═════ Dataset extract

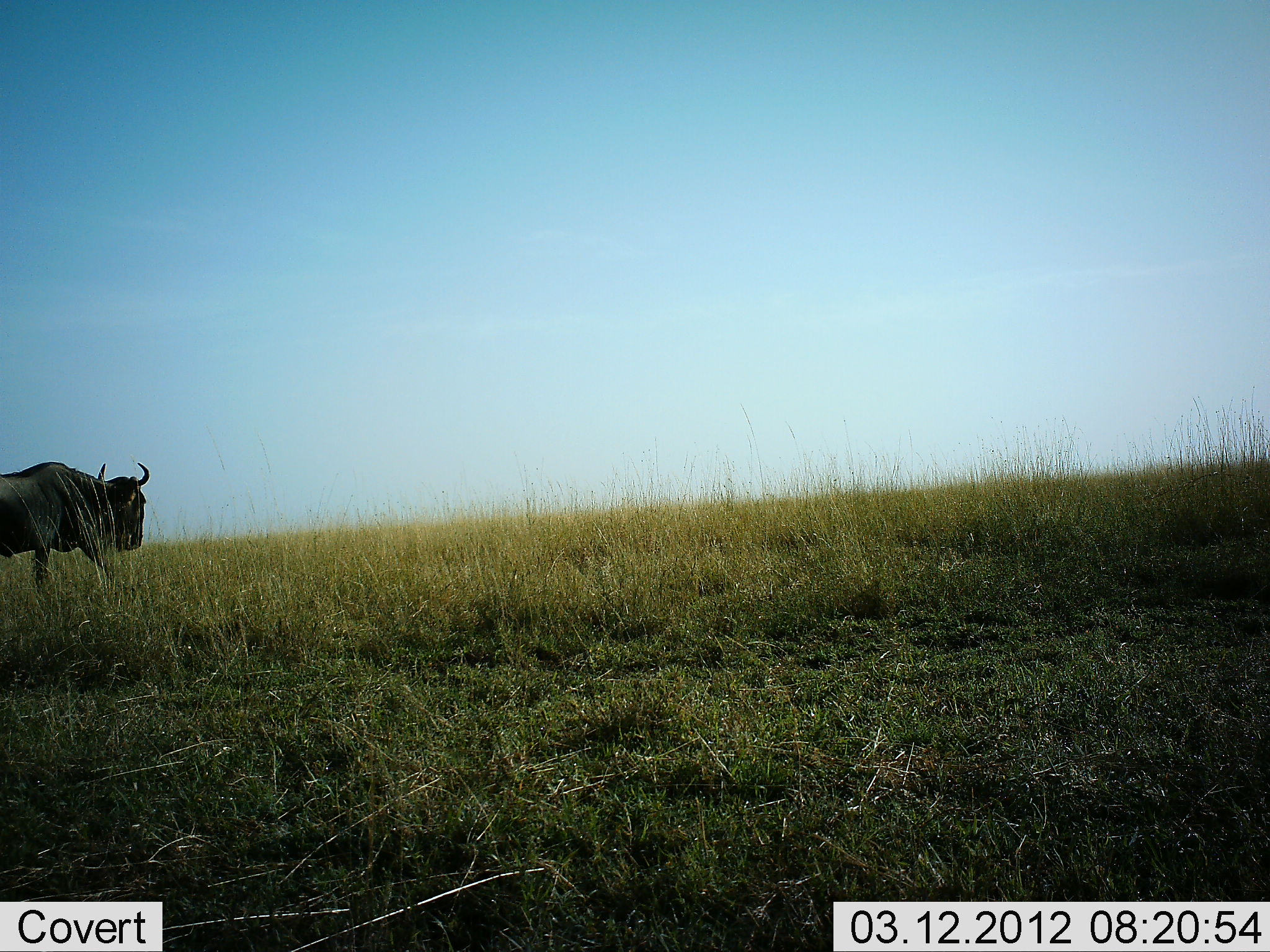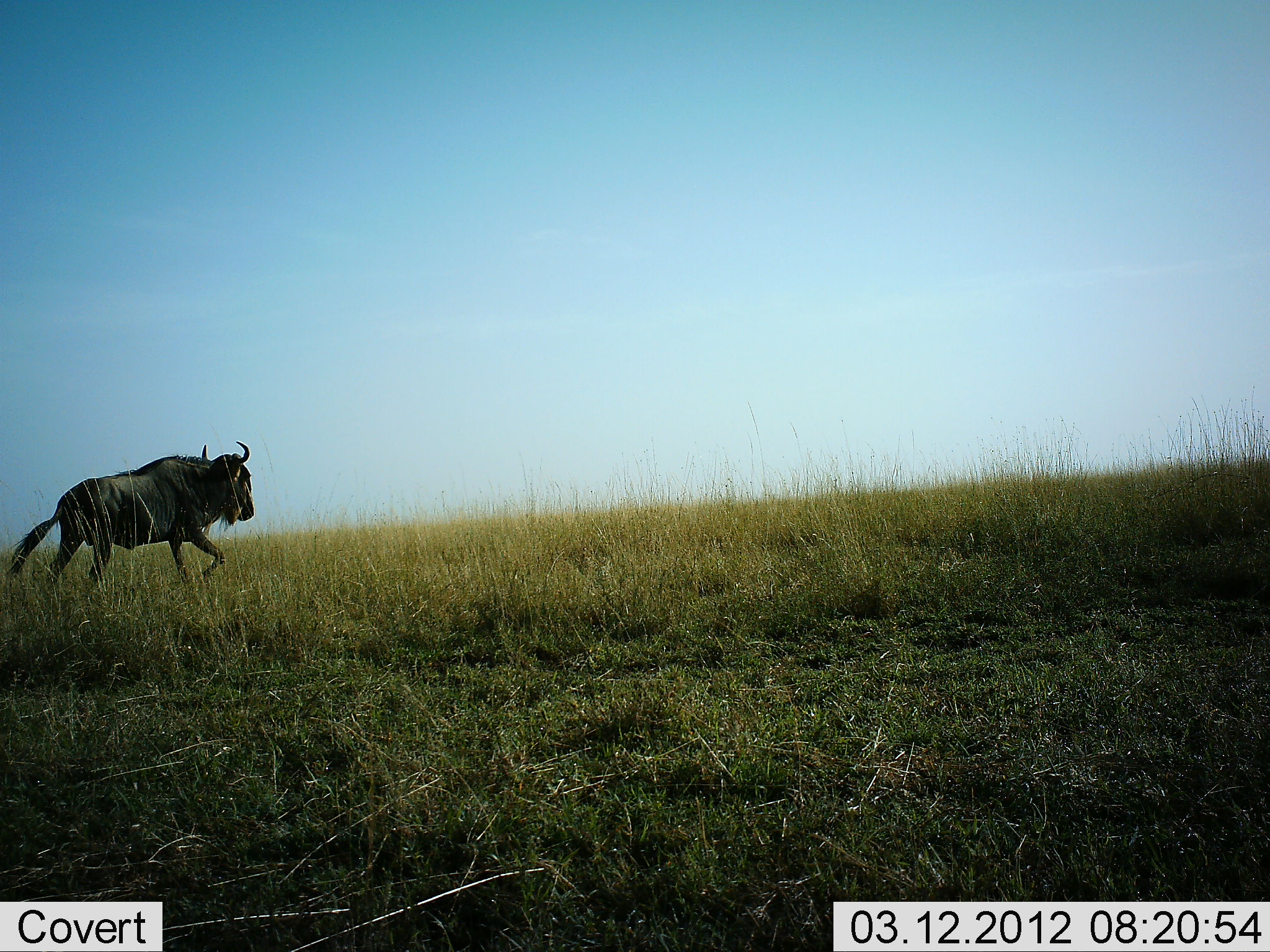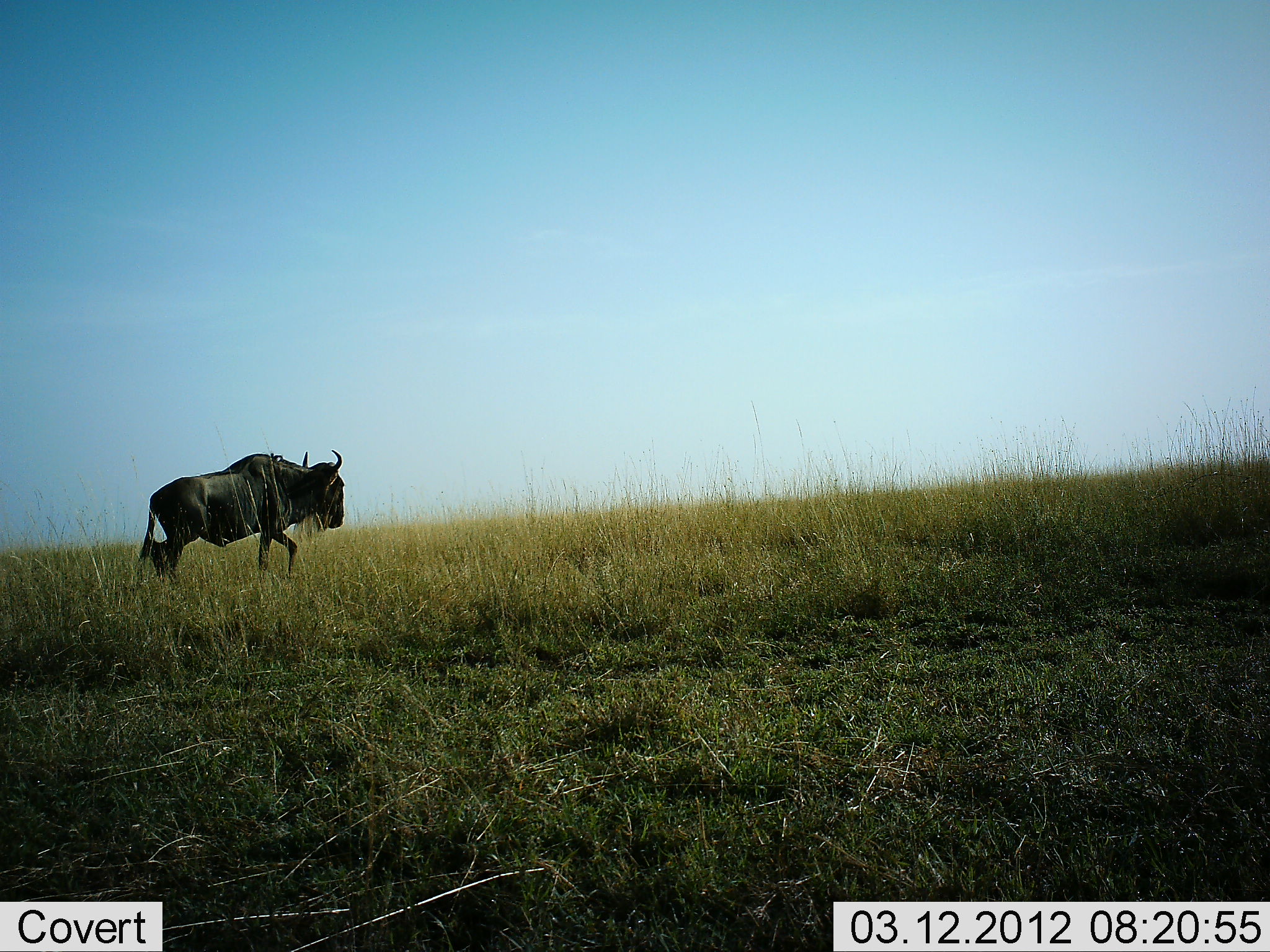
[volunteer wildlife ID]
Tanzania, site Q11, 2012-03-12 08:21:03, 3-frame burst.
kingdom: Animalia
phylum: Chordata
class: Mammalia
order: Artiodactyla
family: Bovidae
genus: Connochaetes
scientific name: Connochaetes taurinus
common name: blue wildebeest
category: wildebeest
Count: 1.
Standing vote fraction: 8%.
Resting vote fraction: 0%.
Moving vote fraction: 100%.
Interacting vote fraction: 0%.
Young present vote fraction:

══════════

● Exercise prompt
Word for word, set down every line of the records above, and leave the pictures out.

● Your solution
[volunteer wildlife ID]
Tanzania, site Q11, 2012-03-12 08:21:03, 3-frame burst.
kingdom: Animalia
phylum: Chordata
class: Mammalia
order: Artiodactyla
family: Bovidae
genus: Connochaetes
scientific name: Connochaetes taurinus
common name: blue wildebeest
category: wildebeest
Count: 1.
Standing vote fraction: 8%.
Resting vote fraction: 0%.
Moving vote fraction: 100%.
Interacting vote fraction: 0%.
Young present vote fraction:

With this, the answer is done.